In villages or semi-urban areas, people bring their cattle to a water body, bathe and massage them with a combination of oil, paste of pulses and turmeric. The cattle are also whipped lightly with two shrubs locally called dighloti and makhioti, and fed specific vegetables.

“The demand for such vegetables was so high because of Goru Bihu that a gourd sold for R150 apiece instead of the normal Rs 25-30 while eggplants commanded up to Rs 250 a kilo,” Ratan Dey, a vegetable retailer in Guwahati’s Silpukhuri area, said.

The solemnity of Cow Bihu contrasts sharply with the exuberance of the remaining days of the festival marked by singing and dancing to the beats of dhol (drum), pepa (buffalo horn pipe), gogona (bamboo harp) and cymbals.

Artists performing Bihu dance during Assam’s spring festival. (HT Photo)

On Friday, the All Guwahati Students’ Union organised the now ritualistic community Bihu in which people from diverse communities and celebrities participated.
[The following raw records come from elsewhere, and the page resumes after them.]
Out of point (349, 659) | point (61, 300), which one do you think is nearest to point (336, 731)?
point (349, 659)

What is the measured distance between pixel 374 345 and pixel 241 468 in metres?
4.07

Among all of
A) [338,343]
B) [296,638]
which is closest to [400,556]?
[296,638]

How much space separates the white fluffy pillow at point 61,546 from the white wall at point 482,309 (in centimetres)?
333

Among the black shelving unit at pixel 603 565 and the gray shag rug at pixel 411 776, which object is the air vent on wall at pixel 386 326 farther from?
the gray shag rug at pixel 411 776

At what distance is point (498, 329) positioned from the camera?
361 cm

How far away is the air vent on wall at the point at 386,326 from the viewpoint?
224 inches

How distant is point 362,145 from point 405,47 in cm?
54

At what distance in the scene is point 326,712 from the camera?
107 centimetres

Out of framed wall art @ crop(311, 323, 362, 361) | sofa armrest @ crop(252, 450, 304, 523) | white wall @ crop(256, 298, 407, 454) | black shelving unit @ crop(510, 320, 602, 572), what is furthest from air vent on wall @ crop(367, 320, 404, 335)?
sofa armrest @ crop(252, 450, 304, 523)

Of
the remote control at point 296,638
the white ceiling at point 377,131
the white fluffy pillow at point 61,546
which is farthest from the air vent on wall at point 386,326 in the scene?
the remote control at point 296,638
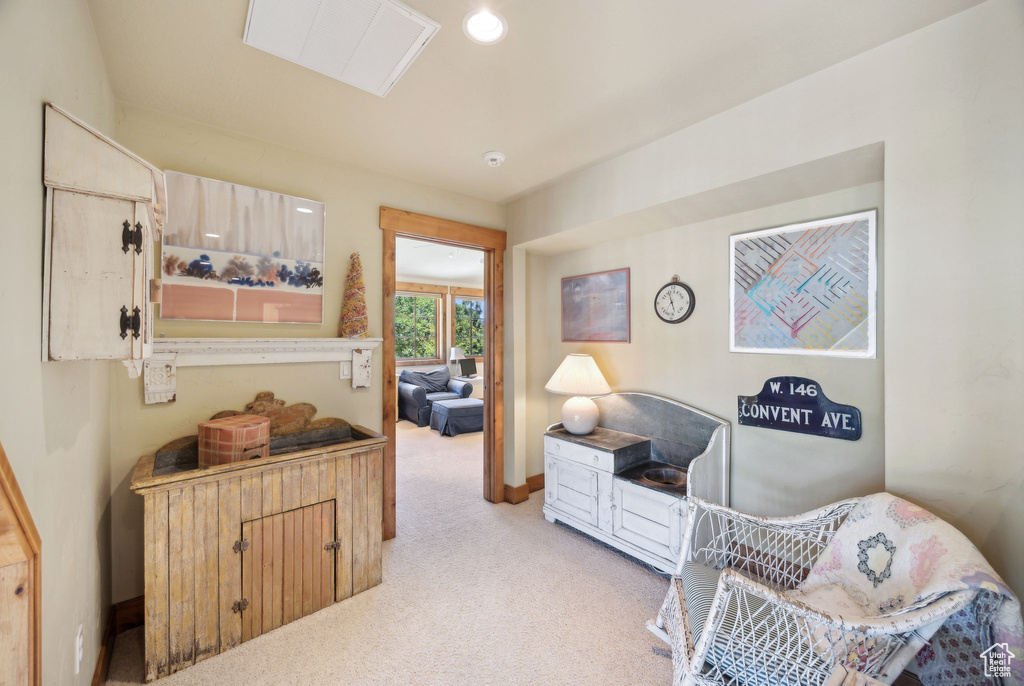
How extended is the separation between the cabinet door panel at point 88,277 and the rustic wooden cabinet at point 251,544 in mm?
858

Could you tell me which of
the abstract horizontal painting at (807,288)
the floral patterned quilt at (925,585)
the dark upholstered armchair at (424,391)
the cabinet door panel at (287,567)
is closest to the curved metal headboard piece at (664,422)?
the abstract horizontal painting at (807,288)

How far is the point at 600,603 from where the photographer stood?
2197 mm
The students’ body also felicitated a number of personalities on the occasion.

Assam governor BL Purohit and chief minister Sarbananda Sonowal extended Bihu greetings. “Let this Bihu be a harbinger of a new dawn of warm and harmonious relationship and peace, prosperity and progress in the State,” the governor said in a customary message.

Sonowal wished that the festival would bring lasting peace and prosperity and strengthen mutual bonding among people.

Unlike the Hindi Heartland, Assam is not obsessive about cattle. But on April 6, three people – a minor among them – were arrested in Jorhat town after locals complained that they displayed beef in the marketplace.